> _Page excerpt_:
::::::::::

# Frogs & Toads > Aquatic Clawed Frogs >  feeding adults - how many times a week?

## arianwin

My two african clawed frogs are about 1 and half years old. And I used to feed them every other day. However one of them refuses to eat. He has no signs of illness and isnt that much smaller than the other. Im wondering if it because im feeding them too much? 
How long would you leave feeding for adult clawed frogs? The other one eats perfectly every time I feed him without fail (frozen foods) the other does not, he only feeds on occasion! 
Any advice/help would be wonderful!

----------


## Michael

> My two african clawed frogs are about 1 and half years old. And I used to feed them every other day. However one of them refuses to eat. He has no signs of illness and isnt that much smaller than the other. Im wondering if it because im feeding them too much? 
> How long would you leave feeding for adult clawed frogs? The other one eats perfectly every time I feed him without fail (frozen foods) the other does not, he only feeds on occasion! 
> Any advice/help would be wonderful!


I had a frog that for a few months just was not interested in eating but she went back to normal. I think it is normal, so I wouldn't worry so long as your frog does not become lethargic and begins to lose a lot of weight.

As far as feeding, I feed my female frogs 2 large nightcrawlers per week. My male (whom is quite small compared to the females) gets 1/2 a nightcrawler twice a week. I will give my frogs reptomin here and there, no real rhyme or reason though, just when I feel like it.

----------

::::::::::

> _Information_:
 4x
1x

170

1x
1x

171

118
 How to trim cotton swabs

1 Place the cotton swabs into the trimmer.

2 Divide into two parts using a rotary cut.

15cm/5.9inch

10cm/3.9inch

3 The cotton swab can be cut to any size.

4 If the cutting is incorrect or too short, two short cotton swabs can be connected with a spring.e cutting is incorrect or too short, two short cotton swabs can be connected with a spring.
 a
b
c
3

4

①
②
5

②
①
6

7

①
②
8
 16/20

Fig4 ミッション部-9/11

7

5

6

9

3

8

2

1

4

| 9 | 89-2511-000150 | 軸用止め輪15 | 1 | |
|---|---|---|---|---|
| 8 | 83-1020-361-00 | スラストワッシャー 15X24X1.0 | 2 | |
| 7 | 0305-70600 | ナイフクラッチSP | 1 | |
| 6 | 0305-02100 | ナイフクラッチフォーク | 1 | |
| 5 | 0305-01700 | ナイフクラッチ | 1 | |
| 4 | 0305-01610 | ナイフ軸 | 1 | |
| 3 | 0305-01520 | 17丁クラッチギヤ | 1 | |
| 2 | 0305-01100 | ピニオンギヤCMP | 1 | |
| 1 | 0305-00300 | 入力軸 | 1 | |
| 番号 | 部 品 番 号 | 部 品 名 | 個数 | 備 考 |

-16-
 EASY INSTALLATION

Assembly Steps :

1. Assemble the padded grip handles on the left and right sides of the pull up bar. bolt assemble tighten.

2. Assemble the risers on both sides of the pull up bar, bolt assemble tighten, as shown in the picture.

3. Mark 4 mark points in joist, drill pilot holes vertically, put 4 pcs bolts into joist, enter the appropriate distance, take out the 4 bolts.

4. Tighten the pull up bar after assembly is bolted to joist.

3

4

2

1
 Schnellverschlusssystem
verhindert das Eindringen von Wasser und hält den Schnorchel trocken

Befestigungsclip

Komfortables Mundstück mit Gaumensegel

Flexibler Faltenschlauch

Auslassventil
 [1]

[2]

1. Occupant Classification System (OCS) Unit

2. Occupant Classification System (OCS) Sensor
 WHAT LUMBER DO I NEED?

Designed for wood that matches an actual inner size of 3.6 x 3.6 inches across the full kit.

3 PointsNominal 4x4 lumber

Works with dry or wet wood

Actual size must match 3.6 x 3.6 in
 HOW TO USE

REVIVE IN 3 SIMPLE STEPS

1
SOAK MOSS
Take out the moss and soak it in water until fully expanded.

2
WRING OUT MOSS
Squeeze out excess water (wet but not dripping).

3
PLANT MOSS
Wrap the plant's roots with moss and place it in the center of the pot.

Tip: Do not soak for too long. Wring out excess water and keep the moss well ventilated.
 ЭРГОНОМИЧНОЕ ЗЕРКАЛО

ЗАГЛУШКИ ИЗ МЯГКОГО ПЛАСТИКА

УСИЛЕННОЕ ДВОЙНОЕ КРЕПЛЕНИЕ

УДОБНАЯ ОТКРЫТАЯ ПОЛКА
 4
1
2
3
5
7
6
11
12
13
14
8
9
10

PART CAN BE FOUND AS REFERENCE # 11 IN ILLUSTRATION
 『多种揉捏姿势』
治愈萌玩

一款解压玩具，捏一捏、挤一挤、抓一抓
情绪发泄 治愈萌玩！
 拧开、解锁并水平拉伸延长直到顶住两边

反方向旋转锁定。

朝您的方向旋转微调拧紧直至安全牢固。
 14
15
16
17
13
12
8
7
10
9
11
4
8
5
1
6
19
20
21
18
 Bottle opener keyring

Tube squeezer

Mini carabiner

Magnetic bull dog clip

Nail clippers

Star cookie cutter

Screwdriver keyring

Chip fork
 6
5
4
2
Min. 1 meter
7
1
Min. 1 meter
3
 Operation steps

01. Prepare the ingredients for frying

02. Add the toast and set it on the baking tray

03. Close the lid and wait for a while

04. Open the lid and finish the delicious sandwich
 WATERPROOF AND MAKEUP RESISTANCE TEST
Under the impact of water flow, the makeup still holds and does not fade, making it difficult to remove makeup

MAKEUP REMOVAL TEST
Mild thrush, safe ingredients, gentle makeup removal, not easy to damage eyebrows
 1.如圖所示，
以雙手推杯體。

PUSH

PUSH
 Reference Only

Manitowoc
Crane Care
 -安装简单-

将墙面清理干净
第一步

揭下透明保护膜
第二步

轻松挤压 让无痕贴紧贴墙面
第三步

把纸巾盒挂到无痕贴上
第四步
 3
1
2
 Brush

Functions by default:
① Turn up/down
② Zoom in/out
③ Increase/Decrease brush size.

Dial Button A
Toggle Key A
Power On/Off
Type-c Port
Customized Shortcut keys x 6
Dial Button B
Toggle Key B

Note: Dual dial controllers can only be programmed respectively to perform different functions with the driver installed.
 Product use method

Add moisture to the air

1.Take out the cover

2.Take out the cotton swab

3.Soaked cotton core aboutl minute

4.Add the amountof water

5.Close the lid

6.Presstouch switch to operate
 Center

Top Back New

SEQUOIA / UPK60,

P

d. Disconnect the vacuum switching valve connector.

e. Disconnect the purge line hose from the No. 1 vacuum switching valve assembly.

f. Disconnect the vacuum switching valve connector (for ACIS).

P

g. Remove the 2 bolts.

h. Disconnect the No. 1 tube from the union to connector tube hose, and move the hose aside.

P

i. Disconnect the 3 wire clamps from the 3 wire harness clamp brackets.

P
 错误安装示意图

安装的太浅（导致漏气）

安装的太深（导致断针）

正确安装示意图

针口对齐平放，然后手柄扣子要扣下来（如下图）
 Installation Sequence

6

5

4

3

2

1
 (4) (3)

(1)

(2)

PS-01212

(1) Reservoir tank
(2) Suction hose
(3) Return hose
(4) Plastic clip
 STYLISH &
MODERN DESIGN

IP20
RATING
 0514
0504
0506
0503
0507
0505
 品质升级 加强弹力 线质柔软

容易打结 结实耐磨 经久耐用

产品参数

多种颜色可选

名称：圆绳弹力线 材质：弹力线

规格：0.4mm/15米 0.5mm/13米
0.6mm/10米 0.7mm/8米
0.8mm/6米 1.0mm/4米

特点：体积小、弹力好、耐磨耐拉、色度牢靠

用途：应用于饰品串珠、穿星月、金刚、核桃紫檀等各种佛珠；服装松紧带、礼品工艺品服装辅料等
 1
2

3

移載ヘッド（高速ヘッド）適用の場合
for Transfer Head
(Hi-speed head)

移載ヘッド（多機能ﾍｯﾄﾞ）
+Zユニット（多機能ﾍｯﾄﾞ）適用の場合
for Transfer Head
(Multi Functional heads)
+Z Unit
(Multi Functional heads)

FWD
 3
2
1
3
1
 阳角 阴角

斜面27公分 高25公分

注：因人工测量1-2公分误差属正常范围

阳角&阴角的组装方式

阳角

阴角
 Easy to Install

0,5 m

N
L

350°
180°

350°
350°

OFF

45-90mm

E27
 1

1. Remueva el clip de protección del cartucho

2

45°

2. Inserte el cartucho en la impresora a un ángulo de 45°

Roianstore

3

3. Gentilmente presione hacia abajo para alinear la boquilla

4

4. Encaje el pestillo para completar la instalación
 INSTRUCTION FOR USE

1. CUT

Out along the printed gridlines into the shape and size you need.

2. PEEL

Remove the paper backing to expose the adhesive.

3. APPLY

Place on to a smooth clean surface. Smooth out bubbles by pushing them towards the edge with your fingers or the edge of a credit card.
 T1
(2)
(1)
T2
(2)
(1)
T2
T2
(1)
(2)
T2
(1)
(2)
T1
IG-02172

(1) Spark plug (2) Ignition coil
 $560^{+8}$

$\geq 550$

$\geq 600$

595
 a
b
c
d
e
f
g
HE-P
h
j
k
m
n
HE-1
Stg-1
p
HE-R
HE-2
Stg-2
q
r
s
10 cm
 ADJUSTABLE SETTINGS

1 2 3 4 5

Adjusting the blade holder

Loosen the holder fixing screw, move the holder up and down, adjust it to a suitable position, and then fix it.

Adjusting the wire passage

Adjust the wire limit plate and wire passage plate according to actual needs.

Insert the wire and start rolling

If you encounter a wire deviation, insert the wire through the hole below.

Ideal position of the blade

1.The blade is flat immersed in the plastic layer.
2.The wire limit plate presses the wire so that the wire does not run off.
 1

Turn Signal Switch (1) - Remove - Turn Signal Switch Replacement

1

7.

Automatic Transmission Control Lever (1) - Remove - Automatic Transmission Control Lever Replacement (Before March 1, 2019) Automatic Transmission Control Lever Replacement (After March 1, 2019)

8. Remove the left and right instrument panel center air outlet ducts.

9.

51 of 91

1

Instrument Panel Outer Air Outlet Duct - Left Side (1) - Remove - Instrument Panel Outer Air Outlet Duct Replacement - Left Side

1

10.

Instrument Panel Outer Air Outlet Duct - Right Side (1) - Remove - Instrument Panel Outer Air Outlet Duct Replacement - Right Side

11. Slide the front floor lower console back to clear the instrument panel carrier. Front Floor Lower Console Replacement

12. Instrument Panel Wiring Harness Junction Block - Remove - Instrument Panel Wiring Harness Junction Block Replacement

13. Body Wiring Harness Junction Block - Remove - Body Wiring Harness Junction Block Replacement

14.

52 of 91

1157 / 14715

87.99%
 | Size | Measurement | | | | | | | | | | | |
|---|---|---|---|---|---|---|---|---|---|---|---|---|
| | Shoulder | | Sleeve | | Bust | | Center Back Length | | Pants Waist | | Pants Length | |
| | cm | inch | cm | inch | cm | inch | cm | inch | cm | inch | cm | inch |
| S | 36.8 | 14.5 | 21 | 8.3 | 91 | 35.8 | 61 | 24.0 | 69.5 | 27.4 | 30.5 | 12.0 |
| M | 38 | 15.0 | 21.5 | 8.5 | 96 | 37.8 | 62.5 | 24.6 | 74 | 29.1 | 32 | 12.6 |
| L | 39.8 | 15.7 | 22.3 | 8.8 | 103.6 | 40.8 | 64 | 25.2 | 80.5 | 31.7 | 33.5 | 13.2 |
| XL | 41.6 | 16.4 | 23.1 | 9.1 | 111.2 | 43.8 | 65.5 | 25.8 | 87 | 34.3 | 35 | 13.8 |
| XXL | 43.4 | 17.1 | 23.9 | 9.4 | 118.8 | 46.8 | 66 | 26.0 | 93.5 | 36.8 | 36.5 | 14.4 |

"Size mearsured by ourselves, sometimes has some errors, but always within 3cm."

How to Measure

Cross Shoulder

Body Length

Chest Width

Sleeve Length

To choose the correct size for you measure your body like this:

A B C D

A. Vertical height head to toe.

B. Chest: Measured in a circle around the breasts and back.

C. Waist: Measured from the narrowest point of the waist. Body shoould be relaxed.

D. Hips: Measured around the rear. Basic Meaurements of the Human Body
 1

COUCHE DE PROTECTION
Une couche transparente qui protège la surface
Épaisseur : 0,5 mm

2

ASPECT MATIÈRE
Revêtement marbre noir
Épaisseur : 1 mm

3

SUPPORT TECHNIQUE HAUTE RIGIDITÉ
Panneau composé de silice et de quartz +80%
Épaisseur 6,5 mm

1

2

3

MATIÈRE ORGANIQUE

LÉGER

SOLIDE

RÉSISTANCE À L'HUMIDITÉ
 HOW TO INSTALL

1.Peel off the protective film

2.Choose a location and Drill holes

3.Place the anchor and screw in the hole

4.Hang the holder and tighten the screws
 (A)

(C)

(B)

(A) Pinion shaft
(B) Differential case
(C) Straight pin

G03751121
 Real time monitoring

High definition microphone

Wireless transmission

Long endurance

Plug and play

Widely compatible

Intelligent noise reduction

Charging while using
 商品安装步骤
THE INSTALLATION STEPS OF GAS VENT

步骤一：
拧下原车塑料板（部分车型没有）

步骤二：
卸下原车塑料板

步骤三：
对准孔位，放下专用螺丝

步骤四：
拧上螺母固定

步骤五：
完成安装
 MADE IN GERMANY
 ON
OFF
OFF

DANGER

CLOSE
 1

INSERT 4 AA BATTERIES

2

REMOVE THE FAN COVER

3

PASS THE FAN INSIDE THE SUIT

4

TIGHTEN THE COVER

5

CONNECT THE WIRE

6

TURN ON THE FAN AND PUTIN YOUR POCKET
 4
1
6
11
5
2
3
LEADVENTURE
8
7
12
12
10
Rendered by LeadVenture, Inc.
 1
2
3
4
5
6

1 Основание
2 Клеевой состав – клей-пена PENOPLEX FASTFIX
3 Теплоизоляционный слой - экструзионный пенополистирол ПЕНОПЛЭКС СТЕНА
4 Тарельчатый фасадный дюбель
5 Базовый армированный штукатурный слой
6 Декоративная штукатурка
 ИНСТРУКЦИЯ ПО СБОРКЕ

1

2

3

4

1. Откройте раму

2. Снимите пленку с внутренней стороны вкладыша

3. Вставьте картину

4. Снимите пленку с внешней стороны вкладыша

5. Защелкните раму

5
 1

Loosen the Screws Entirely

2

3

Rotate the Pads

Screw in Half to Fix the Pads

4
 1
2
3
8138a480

::::::::::

> _What is needed_: Reproduce the part of the clawed frog feeding thread starting at "I had a frog" and ending at "feel like it.", swapping "reptomin" for "frozen bloodworms".

> _Written solution_:
I had a frog that for a few months just was not interested in eating but she went back to normal. I think it is normal, so I wouldn't worry so long as your frog does not become lethargic and begins to lose a lot of weight.

As far as feeding, I feed my female frogs 2 large nightcrawlers per week. My male (whom is quite small compared to the females) gets 1/2 a nightcrawler twice a week. I will give my frogs frozen bloodworms here and there, no real rhyme or reason though, just when I feel like it.